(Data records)
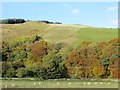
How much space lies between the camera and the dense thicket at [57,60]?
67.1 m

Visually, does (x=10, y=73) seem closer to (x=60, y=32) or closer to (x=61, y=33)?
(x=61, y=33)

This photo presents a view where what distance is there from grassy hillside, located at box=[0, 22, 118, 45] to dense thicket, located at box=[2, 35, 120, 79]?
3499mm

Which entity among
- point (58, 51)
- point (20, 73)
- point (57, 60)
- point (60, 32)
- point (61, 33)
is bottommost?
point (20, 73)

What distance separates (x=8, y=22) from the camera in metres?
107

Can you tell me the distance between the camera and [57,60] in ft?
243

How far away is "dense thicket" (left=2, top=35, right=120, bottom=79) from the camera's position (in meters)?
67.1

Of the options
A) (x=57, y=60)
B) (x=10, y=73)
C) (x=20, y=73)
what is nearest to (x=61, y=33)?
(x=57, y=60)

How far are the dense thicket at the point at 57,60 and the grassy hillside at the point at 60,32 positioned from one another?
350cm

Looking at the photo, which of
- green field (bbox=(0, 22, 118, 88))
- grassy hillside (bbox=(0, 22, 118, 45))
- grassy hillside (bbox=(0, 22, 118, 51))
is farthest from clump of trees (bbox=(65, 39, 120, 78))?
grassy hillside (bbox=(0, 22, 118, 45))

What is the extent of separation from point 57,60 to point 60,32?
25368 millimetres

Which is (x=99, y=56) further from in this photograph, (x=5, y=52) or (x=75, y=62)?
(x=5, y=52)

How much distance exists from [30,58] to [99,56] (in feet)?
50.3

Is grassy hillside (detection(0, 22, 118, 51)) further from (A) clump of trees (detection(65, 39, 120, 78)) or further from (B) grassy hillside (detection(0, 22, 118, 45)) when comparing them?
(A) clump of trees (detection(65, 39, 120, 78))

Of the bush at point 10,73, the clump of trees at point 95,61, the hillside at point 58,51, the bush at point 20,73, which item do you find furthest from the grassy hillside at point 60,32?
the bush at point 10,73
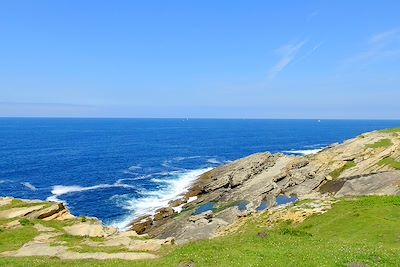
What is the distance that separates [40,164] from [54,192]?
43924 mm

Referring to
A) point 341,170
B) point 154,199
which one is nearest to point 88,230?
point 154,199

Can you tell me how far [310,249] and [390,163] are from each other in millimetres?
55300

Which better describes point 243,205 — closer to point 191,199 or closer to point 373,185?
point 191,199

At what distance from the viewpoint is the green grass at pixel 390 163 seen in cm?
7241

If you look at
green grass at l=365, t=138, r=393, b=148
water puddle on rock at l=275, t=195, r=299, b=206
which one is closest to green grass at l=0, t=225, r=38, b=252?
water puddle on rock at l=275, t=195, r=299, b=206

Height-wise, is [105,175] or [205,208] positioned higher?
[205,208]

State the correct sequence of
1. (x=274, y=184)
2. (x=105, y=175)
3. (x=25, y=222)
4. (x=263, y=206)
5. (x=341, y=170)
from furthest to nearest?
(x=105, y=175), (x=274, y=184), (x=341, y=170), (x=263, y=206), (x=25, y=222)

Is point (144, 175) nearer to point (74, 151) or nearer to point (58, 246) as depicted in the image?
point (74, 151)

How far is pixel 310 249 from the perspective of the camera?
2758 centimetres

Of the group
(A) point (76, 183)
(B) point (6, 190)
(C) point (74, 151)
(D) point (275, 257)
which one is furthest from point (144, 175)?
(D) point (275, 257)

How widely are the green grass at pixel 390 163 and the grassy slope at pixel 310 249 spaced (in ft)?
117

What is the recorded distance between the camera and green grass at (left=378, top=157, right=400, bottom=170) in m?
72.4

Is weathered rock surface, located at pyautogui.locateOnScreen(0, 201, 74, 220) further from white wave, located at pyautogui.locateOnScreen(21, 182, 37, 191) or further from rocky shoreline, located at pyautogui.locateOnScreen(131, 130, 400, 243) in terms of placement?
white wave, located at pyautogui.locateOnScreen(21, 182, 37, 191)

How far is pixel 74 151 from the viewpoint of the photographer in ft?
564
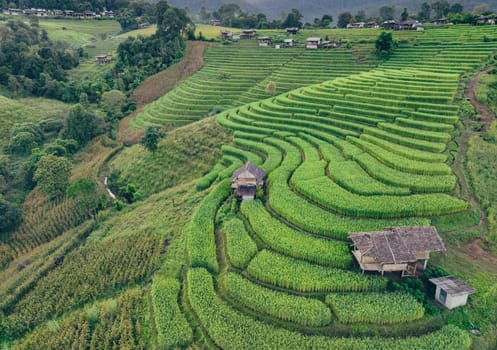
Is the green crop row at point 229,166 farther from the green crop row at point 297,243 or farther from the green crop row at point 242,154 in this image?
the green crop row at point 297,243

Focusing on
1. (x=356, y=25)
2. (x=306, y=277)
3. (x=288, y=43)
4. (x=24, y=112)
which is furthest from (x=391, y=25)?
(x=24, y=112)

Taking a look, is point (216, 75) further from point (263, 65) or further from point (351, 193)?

* **PROBLEM REQUIREMENTS**
Copy exactly, please, the lines that run from the line holding "How far is pixel 74" through the closing line of the material above, omitting every picture.

* **EXERCISE RESULT**
How far is pixel 74 151 from the viewpoint of the photographer in ft?
564
Is the green crop row at point 229,166 farther from the green crop row at point 297,243 or farther from the green crop row at point 242,154 in this image?
the green crop row at point 297,243

Focusing on
1. (x=356, y=25)
2. (x=306, y=277)
3. (x=288, y=43)
4. (x=24, y=112)
which is furthest from (x=391, y=25)?
(x=24, y=112)

Taking a look, is point (216, 75) further from point (263, 65) or further from point (351, 193)?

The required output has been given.